** Opdracht **
Schrijf alle regels hieronder ongewijzigd over.

** Beschikbare gegevens **
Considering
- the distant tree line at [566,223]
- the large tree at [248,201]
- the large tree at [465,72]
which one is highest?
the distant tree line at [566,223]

** Uitwerking **
Considering
- the distant tree line at [566,223]
- the large tree at [248,201]
- the large tree at [465,72]
which one is highest?
the distant tree line at [566,223]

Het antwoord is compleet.